[Passage given]
My Instagram and Facebook feeds are full of soap: how to make it, how to use it, what goes into it. And they are also full of Soap. The type of soap made by crafters who have elevated their craft into an art, pushing the boundaries of their medium as far as possible through skill and imagination.


These soaps are beautiful and inspiring to look at, and I can spend hours doing this and trying to figure out how they are made. But the makers often comment that people don’t actually use these soaps, they are too pretty, and that’s a shame. Soap, by its nature, is not something that is supposed to last forever, and must exist fully in the ‘form follows function’ camp. Maybe it is exactly this that makes these beautiful soap bars so very lovely to look at: one basin full of hot water and that’s it.


I have tried my hand at ‘fancy’ soaps, incorporating little swirls and complicated designs – probably not that fancy by any standards, but I accept that I am just a beginner. They are fun and challenging to make, but the rule has always been that the soap must pay for itself, and I’ve found that these soaps just don’t sell well enough. What sells, for me, is the simple soap, with a clear, even colour and a gorgeous scent. I don’t doubt that people have different experiences with their own sales, but here it is the garden that people like.


The rose is popular; I remember a woman holding a sample up to her face, her eyes closed and smiling, asking if there was a hint of lemon in there? I imagined her picturing a summers day, a bouquet of roses and a lemon tree in a pot on the veranda.


The lavender and camomile soap is too. “I don’t usually like lavender,” is what people say. It’s the camomile that does it here, adding a fresh, herby note to the sweet, green floral scent of lavender and lifting it, like a hand lifted to brush over the heads of purple on a lavender bush, warm from the sun.

[Records shown]
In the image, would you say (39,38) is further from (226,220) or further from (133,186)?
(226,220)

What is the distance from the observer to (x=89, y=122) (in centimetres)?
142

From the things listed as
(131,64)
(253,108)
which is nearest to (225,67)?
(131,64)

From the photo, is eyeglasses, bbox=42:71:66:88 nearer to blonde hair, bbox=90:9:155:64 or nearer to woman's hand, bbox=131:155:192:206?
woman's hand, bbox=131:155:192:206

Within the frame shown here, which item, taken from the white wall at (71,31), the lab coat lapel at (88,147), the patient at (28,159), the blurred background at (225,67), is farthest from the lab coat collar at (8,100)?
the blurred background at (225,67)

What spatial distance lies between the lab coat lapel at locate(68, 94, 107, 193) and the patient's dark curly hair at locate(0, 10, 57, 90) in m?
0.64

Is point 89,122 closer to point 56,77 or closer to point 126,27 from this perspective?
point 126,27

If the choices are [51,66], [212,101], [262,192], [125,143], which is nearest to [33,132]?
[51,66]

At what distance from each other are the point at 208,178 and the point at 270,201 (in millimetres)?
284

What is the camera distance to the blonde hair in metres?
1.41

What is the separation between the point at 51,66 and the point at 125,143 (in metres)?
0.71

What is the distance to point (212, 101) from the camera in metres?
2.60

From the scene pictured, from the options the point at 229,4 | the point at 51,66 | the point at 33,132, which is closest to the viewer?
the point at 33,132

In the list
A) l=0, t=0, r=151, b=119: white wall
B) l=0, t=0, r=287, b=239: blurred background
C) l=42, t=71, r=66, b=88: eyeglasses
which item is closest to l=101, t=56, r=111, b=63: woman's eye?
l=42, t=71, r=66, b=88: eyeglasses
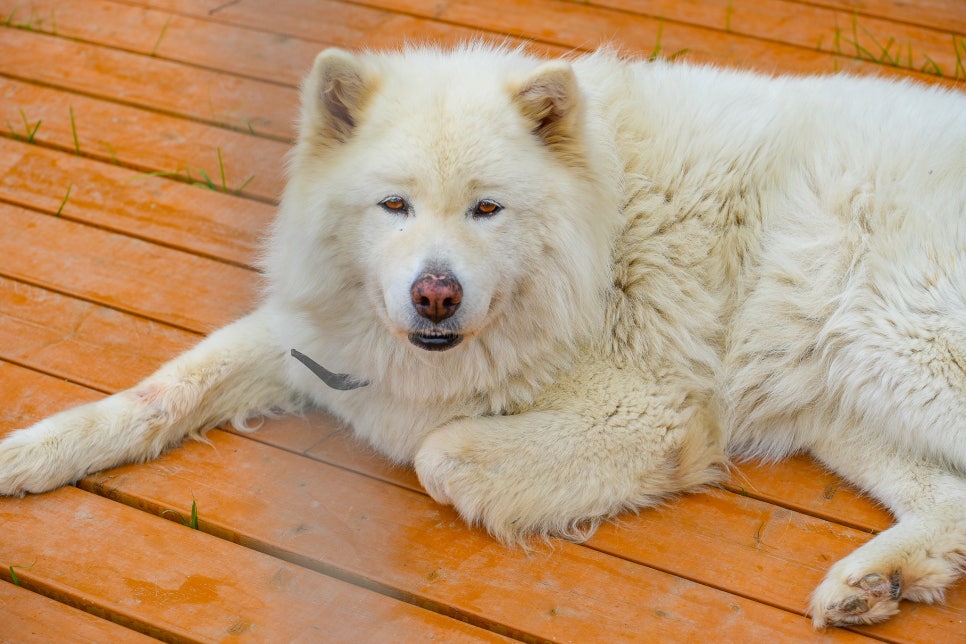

[Goal A] In the passage about soap, what rule has the writer always applied to making soap?
[Goal B] Carry the passage about soap forward from its final sentence.
The rows have no connection to the passage about soap.

[Response A] The soap must pay for itself.

[Response B]
The best seller, though, is grandly called ‘Lady of the Isles’, because of course all island ladies are grand, although maybe more Boadicea than Queen Liz. This has surprised me because Lady of the Isles is fragranced with a patchouli essential oil blend, and patchouli seems to be the marmite of the essential oil world. For this soap it is blended with ylang-ylang and orange and becomes something altogether lovely; the sweet, rich and earthy scent made delicate by the softly floral, slightly spicy ylang-ylang and fresh citrus burst of orange.


John Steinbeck wrote that “A man may have lived all his life in the gray. . . and then – the glory – so that a cricket song sweetens his ears, the smell of the earth rises chanting to his nose.” Our sense of smell is intimately connected to our memory and imagination, more so than any other of our senses. Using essential oils brings the essence of the garden right into these soaps, and you take that with you wherever you go, as a memory, as a dream, as a promise of the glory of gardens to come. And that is its own art.